What you need to do:
Reproduce everything from the line containing "With the photo" down to the line containing "In the scene, does", both lines included, and leave the pictures out of your answer.

[start Rows]

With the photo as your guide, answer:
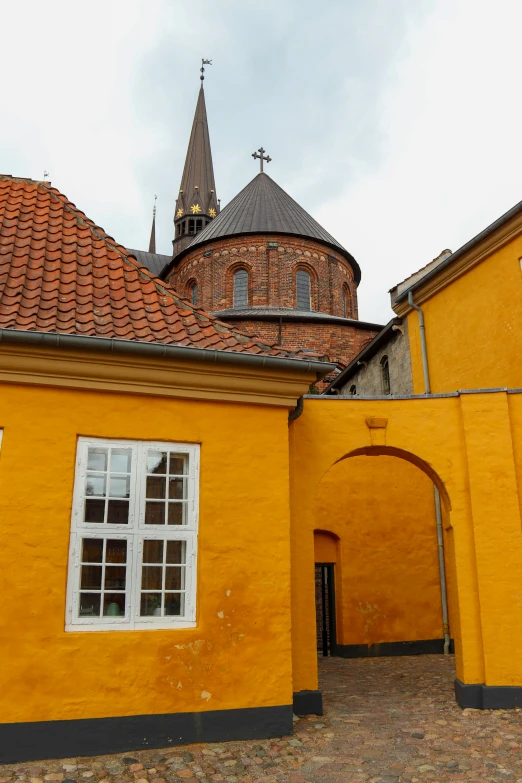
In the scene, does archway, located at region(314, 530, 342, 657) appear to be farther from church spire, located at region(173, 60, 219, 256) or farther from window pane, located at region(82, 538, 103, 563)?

[end Rows]
[start Rows]

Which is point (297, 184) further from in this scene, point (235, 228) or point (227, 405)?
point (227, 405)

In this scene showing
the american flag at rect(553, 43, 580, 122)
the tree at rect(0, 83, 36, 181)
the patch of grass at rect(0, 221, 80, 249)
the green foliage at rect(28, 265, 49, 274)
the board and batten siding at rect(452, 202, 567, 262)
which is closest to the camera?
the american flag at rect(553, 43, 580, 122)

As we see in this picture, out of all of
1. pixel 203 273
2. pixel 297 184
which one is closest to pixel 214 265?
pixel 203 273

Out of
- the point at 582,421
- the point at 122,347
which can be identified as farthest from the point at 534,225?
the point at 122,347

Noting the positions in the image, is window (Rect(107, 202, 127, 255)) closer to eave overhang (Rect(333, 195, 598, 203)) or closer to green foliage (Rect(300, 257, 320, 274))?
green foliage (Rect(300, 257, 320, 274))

[end Rows]
[start Rows]

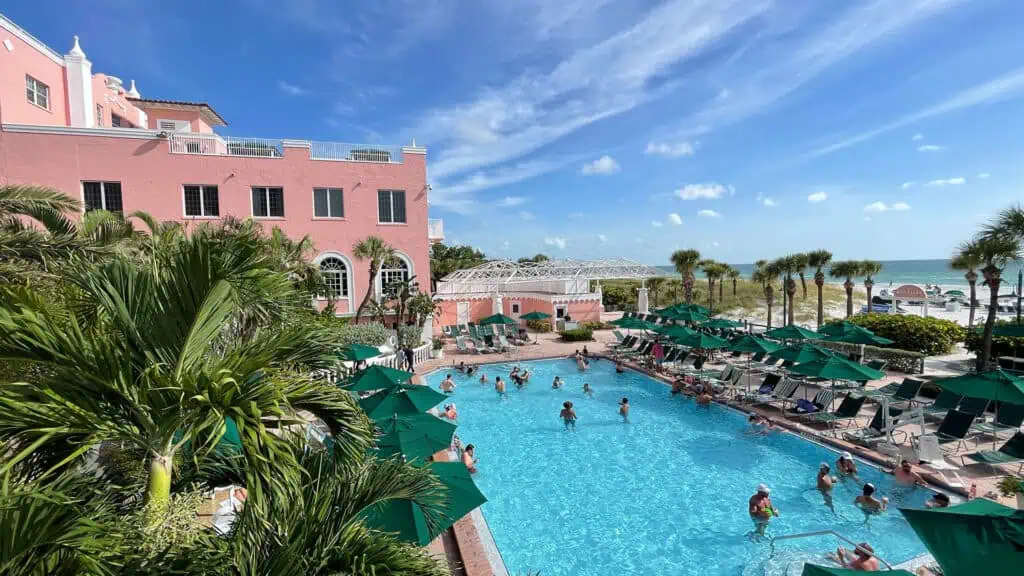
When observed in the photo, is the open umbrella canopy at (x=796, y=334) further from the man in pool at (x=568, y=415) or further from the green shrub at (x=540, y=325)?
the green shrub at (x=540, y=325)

[end Rows]

Reply:
With the photo as your guide, answer:
In the scene, does archway, located at region(314, 530, 342, 657) appear to be farther from church spire, located at region(173, 60, 219, 256) or farther from window pane, located at region(82, 538, 103, 563)?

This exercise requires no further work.